Read through the data and report every line in which the word "granularity" occurs.
┄┄┄┄┄┄┄┄┄┄
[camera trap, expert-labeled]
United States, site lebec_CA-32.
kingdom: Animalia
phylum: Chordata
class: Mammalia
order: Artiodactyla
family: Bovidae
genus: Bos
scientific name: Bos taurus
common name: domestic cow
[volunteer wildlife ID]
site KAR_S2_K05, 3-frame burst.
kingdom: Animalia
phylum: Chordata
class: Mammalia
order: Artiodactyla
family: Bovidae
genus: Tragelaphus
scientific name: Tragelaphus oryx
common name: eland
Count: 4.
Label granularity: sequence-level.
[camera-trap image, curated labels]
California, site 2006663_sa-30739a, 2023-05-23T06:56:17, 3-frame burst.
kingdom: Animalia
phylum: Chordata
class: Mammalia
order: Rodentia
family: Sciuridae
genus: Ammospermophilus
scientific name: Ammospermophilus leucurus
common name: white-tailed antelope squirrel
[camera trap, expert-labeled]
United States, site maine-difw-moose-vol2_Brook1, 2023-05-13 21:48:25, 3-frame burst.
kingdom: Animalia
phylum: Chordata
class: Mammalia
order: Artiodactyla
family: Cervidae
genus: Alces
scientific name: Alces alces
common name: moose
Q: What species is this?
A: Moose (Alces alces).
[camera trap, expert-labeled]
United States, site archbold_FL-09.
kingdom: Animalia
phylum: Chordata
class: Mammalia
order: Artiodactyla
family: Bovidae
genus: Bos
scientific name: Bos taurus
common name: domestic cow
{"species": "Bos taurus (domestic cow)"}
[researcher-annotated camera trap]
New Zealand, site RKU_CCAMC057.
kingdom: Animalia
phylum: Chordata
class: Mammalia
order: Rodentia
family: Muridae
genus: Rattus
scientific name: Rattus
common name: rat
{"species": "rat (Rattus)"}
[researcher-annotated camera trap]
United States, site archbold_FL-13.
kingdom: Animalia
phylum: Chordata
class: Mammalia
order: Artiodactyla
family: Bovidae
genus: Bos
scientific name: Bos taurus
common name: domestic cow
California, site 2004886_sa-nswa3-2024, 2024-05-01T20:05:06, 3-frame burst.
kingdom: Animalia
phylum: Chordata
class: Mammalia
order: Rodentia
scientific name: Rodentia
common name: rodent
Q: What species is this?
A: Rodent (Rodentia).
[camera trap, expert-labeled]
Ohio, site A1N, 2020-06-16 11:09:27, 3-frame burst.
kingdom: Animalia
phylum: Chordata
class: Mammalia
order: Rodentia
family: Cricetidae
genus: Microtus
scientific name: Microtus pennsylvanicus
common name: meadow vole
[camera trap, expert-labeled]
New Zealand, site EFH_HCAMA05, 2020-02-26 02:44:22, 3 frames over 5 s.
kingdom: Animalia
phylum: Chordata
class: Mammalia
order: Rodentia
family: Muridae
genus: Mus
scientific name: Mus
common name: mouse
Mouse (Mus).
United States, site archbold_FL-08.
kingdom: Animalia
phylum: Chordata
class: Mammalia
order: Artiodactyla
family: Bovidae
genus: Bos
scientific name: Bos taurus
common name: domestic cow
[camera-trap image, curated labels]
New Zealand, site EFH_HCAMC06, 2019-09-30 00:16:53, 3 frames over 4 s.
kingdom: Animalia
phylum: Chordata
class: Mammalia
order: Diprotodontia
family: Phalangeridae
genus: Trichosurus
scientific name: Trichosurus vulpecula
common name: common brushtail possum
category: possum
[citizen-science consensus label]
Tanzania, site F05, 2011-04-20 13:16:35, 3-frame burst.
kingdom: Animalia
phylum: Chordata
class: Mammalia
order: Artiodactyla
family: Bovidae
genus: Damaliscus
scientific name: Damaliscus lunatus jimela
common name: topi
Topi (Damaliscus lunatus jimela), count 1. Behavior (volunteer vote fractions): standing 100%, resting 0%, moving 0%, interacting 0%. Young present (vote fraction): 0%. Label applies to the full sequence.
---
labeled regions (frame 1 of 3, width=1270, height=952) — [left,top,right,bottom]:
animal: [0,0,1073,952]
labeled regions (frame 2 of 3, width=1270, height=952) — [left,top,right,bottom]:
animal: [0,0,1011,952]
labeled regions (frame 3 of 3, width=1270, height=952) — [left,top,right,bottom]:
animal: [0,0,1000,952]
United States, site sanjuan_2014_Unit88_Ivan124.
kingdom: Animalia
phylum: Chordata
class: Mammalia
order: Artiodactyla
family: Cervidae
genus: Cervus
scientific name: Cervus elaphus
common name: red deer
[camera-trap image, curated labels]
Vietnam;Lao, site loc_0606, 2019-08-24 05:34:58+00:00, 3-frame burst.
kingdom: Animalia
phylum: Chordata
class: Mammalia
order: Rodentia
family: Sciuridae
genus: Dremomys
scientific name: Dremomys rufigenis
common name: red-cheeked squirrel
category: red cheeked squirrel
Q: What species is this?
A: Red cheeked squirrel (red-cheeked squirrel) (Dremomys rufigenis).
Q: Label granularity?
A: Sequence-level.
┄┄┄┄┄┄┄┄┄┄
*Answer to the exercise:*
Label granularity: sequence-level.
Q: Label granularity?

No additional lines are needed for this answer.